People begin heading to work then, even if they were supposed to be at their office or factory 30 minutes or even an hour earlier.
This chronic lateness is the result of what is known as "Bolivian time" which the government is now aiming to tackle with bonuses for punctual workers.
Samuel Mendoza, a taxi driver in La Paz, considers himself a Bolivian exception. Because he works mainly with foreigners, he says, he is forced to be on time.
Taxi driver Samuel Mendoza has got used to being on time
Mr Mendoza knows his compatriots well. Most Bolivians, he explains, take being late as part of their duty.
"Bolivians are really irresponsible, there is no culture of punctuality here, they don't arrive on time to work or anywhere else, it seems they don't wear a watch on their wrist," he says.
"It is just something very Bolivian."
Indeed it is. In Bolivia, if you are told to meet somebody at a certain time, it is quite likely that the person will show up 30 minutes late - if you are lucky.
But the Bolivian government thinks things should change. It is working on a labour reform that, among other things, aims to break this national habit of arriving late for everything, from work to meetings to dates.
Bolivians aren't known for their time-keeping
Ministry of Labour lawyer
And the government has decided that the only way to change habits is to offer a financial incentive. In one of South America's poorest countries, that extra money might mean a lot to many people.

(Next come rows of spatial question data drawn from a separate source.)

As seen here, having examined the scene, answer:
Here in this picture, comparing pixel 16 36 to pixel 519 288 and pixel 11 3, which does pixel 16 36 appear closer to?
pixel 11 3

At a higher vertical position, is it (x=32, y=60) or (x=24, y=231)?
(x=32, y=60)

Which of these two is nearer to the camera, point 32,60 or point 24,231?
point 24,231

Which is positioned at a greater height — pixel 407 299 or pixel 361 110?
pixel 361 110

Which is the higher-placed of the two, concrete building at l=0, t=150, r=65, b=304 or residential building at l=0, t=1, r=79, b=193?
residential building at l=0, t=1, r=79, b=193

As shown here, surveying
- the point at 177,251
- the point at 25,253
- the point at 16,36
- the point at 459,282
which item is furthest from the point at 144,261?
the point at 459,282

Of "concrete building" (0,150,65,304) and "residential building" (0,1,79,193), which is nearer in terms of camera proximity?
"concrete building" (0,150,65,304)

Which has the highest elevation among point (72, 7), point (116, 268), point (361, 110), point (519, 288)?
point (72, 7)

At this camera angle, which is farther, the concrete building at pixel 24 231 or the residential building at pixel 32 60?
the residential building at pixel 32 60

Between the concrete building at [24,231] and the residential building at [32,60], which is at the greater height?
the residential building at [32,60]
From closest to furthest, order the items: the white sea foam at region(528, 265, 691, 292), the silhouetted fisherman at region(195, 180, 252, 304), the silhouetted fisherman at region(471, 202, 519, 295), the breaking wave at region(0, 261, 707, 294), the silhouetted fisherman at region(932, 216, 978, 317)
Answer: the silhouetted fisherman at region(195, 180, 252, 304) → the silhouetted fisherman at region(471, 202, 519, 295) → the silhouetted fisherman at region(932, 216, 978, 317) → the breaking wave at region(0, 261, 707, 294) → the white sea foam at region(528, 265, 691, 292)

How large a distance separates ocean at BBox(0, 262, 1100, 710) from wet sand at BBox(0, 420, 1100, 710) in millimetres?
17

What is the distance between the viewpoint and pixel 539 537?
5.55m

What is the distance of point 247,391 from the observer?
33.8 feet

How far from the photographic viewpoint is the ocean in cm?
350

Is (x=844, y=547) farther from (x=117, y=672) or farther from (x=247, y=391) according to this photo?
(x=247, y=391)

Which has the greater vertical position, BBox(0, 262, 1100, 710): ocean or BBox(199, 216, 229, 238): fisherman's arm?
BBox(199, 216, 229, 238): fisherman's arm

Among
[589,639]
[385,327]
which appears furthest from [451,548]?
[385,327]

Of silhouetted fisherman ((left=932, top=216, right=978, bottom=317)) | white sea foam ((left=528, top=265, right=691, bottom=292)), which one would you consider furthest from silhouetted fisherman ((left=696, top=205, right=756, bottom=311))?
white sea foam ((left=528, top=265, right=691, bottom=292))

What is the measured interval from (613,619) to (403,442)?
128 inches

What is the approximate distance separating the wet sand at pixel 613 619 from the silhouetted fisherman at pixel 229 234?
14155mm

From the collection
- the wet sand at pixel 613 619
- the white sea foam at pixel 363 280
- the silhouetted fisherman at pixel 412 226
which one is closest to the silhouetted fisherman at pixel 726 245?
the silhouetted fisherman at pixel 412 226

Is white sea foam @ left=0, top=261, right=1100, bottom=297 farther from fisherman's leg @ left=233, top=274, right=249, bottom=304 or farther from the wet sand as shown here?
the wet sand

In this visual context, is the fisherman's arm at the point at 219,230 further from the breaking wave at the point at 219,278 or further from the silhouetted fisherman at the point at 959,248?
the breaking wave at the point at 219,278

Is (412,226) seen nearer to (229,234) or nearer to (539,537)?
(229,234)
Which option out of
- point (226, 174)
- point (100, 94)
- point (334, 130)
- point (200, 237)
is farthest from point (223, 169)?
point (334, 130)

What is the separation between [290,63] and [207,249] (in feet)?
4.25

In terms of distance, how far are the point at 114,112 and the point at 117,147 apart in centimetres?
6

"Bolivians are not traditionally known for their time-keeping. So Bolivians who arrive at work on the dot every day could get a 'punctuality bonus', a recognition," Victor Hugo Chavez, a lawyer from the Ministry of Labour, told the BBC.
And it might mean a lot for the economy. The government of President Evo Morales believes Bolivians' tardiness costs the country millions of dollars in lost work time.
"We think this will increase productivity, and hence be good for the economic development of our impoverished country," Mr Chavez said.
The reform is likely to be voted into law this month without being drastically changed, because Mr Morales' party has a majority in Congress.
It should be noted that Mr Morales also seems to suffer this national trait. He is often late for rallies and public appearances.
On one occasion, journalists - including your correspondent - walked out of the presidential palace in anger after he made them wait nearly two hours for a news conference.
Government projects seem to proceed at the same languid pace. Roadworks in the middle of La Paz, for example, should have produced a tunnel months ago. It has just been completed.
Bolivian student Patricia says even lecturers cannot be on time
"Workers are sometimes late, sometimes very late", said Aristoteles Ona, one of the site managers. "There's nothing one can do, that's 'Bolivian time'."
Students at a central university in La Paz also struggle to shed light on the national "condition".
"Sometimes my lecturers show up 15 minutes, sometimes half an hour late. And sometimes they don't even show up," says Patricia, who is taking a degree in computer science.
"It was the same when I was at kindergarten, primary and secondary school. So a lot of times I'm late too. I've been absorbing that lateness for years."
She adds, with some resignation: "That is our time, the 'Bolivian time'. I am not sure this bill will manage to change something so quintessentially Bolivian."